Dataset excerpts:
######
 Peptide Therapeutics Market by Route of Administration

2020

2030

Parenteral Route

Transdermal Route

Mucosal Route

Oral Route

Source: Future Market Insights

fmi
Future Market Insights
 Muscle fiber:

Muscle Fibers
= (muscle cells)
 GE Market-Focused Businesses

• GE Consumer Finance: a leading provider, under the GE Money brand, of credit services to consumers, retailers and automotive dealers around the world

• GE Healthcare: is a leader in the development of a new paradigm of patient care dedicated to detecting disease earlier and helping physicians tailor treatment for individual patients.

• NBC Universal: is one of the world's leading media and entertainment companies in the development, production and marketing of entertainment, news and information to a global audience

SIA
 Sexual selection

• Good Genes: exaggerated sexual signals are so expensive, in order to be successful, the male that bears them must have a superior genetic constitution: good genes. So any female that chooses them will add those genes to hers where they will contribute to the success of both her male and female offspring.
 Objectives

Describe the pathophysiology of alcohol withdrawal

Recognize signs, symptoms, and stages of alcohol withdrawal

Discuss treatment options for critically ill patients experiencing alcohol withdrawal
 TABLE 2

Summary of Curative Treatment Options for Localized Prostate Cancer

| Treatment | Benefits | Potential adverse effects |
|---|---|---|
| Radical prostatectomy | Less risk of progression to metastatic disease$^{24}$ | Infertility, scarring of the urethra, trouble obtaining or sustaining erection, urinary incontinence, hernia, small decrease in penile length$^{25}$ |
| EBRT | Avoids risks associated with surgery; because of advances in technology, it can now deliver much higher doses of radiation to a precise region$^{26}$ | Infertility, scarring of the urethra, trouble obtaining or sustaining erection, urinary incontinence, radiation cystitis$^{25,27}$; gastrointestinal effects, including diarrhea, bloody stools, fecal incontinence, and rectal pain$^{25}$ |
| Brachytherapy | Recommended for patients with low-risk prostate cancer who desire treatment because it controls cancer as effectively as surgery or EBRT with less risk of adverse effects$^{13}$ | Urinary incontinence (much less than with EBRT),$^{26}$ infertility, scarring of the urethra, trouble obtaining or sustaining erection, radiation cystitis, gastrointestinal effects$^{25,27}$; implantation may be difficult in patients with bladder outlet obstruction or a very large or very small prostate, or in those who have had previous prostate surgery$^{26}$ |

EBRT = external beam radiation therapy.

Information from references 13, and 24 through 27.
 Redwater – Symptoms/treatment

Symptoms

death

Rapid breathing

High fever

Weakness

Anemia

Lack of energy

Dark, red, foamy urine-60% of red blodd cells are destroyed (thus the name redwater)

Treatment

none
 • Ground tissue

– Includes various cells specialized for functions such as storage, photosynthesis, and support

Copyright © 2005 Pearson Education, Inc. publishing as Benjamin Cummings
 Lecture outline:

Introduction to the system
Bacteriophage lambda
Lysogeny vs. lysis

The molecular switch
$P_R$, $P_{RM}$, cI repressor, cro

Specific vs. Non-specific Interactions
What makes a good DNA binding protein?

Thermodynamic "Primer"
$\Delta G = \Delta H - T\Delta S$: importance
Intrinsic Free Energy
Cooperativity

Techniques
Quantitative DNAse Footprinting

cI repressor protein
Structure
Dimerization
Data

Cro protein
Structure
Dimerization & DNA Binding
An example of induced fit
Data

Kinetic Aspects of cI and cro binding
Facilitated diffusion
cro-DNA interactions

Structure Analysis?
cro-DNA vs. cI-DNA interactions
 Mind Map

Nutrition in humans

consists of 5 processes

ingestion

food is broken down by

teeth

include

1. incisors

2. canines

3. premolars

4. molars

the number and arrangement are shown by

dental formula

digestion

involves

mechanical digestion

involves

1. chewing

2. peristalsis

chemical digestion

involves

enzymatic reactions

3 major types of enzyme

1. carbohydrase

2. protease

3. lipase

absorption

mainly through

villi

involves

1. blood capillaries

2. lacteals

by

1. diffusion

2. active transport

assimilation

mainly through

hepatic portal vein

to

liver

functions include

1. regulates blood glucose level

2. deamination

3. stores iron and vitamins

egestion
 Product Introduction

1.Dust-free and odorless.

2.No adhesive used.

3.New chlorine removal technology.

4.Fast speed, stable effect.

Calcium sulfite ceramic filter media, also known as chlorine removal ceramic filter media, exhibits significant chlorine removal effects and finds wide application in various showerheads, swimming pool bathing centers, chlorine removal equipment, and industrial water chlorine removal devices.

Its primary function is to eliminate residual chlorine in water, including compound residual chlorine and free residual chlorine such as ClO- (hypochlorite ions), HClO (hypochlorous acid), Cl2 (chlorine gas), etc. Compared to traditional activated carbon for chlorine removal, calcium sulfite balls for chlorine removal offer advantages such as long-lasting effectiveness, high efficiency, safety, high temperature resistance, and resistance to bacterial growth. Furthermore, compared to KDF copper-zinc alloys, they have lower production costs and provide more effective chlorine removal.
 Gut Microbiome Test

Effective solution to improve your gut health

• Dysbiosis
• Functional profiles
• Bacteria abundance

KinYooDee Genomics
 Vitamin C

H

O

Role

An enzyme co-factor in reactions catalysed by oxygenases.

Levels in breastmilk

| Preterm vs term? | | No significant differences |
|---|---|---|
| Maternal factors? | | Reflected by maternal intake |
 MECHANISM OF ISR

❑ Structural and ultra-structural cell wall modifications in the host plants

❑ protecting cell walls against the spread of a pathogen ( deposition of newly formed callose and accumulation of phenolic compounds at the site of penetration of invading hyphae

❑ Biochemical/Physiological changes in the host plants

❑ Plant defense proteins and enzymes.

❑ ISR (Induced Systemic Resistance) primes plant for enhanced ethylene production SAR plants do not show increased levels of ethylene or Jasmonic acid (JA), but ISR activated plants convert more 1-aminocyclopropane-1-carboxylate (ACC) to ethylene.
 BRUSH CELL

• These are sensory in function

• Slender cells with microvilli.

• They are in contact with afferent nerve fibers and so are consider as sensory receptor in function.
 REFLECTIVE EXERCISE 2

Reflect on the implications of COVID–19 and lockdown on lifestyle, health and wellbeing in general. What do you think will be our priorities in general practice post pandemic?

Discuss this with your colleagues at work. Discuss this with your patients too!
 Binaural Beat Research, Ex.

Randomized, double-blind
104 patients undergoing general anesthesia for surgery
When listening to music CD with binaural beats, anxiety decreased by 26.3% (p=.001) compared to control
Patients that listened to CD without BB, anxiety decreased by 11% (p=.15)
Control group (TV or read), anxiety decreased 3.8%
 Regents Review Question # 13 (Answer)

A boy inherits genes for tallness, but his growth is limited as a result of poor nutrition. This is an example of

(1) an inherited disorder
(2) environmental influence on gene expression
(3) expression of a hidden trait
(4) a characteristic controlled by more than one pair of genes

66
######
## INSTRUCTIONS TO FOLLOW
Reproduce only the lines above, starting at the line with "Information from references" and ending at the line with "What makes a good DNA binding protein?", exactly as written.

## YOUR RESPONSE
Information from references 13, and 24 through 27.
 Redwater – Symptoms/treatment

Symptoms

death

Rapid breathing

High fever

Weakness

Anemia

Lack of energy

Dark, red, foamy urine-60% of red blodd cells are destroyed (thus the name redwater)

Treatment

none
 • Ground tissue

– Includes various cells specialized for functions such as storage, photosynthesis, and support

Copyright © 2005 Pearson Education, Inc. publishing as Benjamin Cummings
 Lecture outline:

Introduction to the system
Bacteriophage lambda
Lysogeny vs. lysis

The molecular switch
$P_R$, $P_{RM}$, cI repressor, cro

Specific vs. Non-specific Interactions
What makes a good DNA binding protein?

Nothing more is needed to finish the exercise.